EXERCISE PROMPT:
Where in the data below does the word "unknown" appear? Copy each line that holds it.

(Saved entries)
****************************************

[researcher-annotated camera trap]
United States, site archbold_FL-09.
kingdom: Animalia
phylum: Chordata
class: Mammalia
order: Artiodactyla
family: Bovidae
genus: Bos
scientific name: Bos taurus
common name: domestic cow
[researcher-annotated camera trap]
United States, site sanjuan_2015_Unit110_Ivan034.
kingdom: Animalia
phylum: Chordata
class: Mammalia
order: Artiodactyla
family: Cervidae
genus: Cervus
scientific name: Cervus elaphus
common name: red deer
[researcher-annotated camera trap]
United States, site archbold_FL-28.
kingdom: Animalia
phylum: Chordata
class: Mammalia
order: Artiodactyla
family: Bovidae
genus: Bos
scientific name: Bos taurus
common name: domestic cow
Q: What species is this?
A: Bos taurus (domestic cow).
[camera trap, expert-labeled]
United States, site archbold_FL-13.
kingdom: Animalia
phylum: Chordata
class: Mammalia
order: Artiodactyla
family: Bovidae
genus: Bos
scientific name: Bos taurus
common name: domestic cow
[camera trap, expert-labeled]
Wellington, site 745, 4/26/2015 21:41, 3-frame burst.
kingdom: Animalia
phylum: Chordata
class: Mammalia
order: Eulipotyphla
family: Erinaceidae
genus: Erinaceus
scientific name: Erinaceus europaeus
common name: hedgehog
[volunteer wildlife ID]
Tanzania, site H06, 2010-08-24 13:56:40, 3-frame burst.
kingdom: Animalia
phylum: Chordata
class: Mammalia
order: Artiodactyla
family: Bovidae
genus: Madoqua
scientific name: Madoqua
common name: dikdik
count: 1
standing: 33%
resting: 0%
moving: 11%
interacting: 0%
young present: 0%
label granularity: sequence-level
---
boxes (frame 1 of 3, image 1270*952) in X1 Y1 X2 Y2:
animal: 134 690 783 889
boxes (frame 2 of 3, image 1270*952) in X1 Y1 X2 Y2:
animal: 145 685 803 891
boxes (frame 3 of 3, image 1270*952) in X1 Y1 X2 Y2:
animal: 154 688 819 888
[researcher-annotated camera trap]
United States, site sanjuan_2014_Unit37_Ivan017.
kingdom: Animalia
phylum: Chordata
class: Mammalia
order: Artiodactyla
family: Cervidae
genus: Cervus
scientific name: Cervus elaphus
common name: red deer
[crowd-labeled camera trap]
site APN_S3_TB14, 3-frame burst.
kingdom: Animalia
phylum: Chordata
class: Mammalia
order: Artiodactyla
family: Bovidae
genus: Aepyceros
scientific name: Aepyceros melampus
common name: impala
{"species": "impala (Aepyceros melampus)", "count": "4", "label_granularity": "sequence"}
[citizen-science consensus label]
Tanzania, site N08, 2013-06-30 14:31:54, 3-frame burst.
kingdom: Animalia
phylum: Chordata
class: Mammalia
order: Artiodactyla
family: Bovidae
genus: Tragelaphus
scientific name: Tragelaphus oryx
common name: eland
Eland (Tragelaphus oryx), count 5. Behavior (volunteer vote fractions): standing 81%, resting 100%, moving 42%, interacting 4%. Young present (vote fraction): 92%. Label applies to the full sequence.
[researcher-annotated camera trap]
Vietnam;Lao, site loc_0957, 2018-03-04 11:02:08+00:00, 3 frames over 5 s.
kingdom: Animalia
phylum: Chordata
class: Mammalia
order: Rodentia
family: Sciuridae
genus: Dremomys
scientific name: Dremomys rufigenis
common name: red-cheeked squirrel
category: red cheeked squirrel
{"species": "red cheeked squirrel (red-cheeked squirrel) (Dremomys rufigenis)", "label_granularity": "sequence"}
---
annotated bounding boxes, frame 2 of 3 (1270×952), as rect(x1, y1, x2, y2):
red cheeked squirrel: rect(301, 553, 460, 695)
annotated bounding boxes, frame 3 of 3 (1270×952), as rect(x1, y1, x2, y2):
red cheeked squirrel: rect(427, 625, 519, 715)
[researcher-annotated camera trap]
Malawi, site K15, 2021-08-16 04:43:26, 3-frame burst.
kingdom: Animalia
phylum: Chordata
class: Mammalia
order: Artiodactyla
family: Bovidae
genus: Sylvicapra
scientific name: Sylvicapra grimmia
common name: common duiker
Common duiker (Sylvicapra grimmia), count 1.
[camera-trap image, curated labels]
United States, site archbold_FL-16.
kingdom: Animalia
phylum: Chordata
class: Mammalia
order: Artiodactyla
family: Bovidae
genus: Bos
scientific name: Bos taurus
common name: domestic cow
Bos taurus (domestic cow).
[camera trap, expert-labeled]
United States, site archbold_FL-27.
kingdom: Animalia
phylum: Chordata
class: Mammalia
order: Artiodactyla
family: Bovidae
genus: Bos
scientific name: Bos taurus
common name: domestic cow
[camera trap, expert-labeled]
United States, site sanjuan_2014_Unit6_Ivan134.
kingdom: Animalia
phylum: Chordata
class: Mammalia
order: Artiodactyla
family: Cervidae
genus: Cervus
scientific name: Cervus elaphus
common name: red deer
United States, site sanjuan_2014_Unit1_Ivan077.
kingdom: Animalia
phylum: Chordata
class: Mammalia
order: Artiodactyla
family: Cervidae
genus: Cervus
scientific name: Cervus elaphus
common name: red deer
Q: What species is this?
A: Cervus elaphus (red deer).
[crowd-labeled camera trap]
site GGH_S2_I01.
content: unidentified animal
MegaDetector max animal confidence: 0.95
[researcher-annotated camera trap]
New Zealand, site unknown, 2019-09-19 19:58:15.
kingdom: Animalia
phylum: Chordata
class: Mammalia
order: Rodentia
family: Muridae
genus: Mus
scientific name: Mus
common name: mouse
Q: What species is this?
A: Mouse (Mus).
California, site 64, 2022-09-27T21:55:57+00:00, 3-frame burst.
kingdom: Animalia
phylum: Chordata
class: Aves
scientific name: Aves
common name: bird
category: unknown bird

****************************************

SOLVED PROBLEM:
New Zealand, site unknown, 2019-09-19 19:58:15.
category: unknown bird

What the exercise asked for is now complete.